Amid the rise of e-wallets and mobile payment platforms in Asia-Pacific, PayPal is betting on its global reach and security infrastructure to keep its digital payments service relevant.
The region's online payments and e-commerce markets had seen significant progress in the last couple of years, fuelled largely by an active consumer ecosystem and various government efforts to digitise the payments industry, said PayPal CTO Sri Shivananda, in an interview with ZDNet.
There also had been much innovation in the industry, he said, with both local and global players offering payment services touted to deliver improved customer experience.
In fact, various companies now offered their own e-wallets and mobile payment services including telcos such as Singtel's Dash, banks such as DBS's PayLah, e-commerce sites such as Alibaba's AliPay, messaging platforms such as Tencent's WeChat Pay, and ride-sharing operators such as Grab's GrabPay.
With these companies stepping up to close the payment loop, was there still room then for PayPal to play a role?

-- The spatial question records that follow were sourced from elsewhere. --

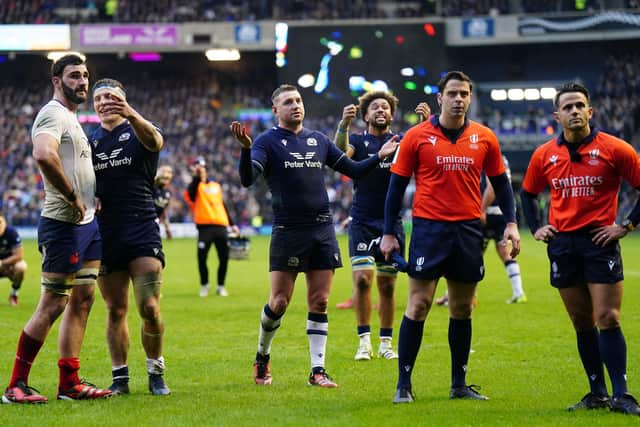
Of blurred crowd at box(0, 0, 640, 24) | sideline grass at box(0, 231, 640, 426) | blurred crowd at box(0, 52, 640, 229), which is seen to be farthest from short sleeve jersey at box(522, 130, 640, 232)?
blurred crowd at box(0, 0, 640, 24)

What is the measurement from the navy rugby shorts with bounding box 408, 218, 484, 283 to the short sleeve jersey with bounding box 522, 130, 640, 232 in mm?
649

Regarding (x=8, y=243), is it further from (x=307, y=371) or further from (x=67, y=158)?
(x=67, y=158)

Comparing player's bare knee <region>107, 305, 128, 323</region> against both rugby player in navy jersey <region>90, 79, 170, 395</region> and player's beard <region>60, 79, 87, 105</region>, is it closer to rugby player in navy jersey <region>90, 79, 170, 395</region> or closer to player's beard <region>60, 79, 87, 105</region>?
rugby player in navy jersey <region>90, 79, 170, 395</region>

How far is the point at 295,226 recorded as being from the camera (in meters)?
8.32

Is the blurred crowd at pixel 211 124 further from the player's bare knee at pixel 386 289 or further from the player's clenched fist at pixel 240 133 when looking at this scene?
the player's clenched fist at pixel 240 133

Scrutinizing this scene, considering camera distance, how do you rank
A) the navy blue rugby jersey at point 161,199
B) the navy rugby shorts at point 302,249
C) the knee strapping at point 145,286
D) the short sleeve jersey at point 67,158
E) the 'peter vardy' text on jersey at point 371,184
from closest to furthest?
the short sleeve jersey at point 67,158
the knee strapping at point 145,286
the navy rugby shorts at point 302,249
the 'peter vardy' text on jersey at point 371,184
the navy blue rugby jersey at point 161,199

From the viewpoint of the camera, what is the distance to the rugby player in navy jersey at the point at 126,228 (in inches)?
304

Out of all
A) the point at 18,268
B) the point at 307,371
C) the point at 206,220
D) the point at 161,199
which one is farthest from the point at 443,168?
the point at 161,199

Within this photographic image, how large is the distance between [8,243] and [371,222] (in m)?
6.93

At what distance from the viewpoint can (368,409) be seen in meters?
7.08

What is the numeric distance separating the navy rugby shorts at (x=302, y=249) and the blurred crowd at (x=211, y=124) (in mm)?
32877

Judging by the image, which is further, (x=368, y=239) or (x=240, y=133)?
(x=368, y=239)

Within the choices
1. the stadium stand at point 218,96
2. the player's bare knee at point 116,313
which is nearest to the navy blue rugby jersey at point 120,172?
the player's bare knee at point 116,313

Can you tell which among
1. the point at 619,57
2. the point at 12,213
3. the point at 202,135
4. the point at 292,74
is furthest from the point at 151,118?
the point at 619,57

Shivananda believed so, pointing to the vendor's focus on security and expansive reach as competitive advantages. It also ensured user experience was seamless, he said.
This meant building a platform that not only provided security and trust, but also a more convenient way of paying for online transactions, he said. For instance, it would be cumbersome to repeatedly enter 16-number credit card details on small mobile screens to make purchases across several platforms, he said. PayPal users only needed to log into their account once and be able to transact with any of 18 million merchants that supported PayPal's platform worldwide.

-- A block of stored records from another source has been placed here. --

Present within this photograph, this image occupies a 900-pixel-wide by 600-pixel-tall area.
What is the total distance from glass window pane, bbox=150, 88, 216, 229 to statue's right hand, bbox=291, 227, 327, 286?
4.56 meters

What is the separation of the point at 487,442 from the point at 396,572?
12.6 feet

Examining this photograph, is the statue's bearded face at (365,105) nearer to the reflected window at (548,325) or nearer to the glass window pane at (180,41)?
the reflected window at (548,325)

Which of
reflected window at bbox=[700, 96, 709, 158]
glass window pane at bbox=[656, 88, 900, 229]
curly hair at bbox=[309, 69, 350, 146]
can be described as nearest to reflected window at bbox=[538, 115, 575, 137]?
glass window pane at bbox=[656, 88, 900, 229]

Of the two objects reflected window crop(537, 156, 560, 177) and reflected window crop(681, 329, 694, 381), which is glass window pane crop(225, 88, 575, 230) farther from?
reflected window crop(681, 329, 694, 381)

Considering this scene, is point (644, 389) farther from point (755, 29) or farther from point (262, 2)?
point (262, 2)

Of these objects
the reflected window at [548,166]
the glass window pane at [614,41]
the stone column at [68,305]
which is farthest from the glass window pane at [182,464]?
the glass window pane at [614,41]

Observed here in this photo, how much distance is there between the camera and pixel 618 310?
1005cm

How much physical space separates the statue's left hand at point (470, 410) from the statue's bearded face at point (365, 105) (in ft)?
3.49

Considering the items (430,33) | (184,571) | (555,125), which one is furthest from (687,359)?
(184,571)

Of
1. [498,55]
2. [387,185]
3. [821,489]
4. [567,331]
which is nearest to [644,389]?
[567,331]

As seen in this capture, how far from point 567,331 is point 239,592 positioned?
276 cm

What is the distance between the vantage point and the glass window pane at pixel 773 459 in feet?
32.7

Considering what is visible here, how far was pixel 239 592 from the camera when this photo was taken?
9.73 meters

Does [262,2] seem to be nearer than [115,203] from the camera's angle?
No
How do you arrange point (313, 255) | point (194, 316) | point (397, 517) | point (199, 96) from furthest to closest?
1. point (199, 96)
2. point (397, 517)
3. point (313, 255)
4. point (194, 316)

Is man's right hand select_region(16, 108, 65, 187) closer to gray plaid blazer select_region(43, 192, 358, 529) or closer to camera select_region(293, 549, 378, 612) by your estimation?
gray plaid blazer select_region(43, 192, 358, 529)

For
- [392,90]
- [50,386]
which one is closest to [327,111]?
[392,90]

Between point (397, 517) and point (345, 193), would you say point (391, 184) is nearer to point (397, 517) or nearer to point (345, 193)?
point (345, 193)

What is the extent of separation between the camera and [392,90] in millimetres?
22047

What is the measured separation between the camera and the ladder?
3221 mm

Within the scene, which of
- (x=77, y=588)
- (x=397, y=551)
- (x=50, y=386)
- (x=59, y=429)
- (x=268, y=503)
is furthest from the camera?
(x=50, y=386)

And if they had to change their payment credentials, they only needed to do so in one place--via PayPal--rather than across different e-payment platforms, he said.
"And would you want to carry 15 different wallets to shop at 15 different merchants?" he quipped. "It's not the most convenient or secured thing for consumers to do. So, sure, there are lot of people trying to get into [the] payments [industry]...but it's not easy to sustain in the long term."
He added that merchants that integrated their systems with PayPal had a conversion rate of 88 percent, compared to the nearest competition which conversion rate was 40 percent. This meant that 88 percent of online shoppers ended up checking out with their carts and completing the transaction with PayPal.
In addition, merchants that supported the payment platform would have access to consumers in the 203 global markets it served, he said, pointing again to PayPal's relevance in a region that now was peppered with various e-payment options.
Last year, PayPal processed USD$451 billion worth of transactions globally and an average of 34.7 payment transactions per account. It served 220 million active customers across 203 markets, supporting 100 currencies. In the first quarter of 2018 alone, it processed US$132 billion payment transactions.
Asked about its Asia-Pacific footprint, Shivananda said the company did not break down its user or transaction numbers by region, but noted that 52 percent of PayPal's business came from outside the US.
According to payment services vendor Worldpay, online payments increasingly were taking market share from traditional platforms such as credit and debit cards. In China, for instance, e-wallets last year accounted for 62 percent of overall payments, with most consumers opting to use digital platform such as Alipay, Tenpay, and WeChat Pay.
In Singapore, bank transfers and e-wallets were projected to grow to 21 percent by 2021.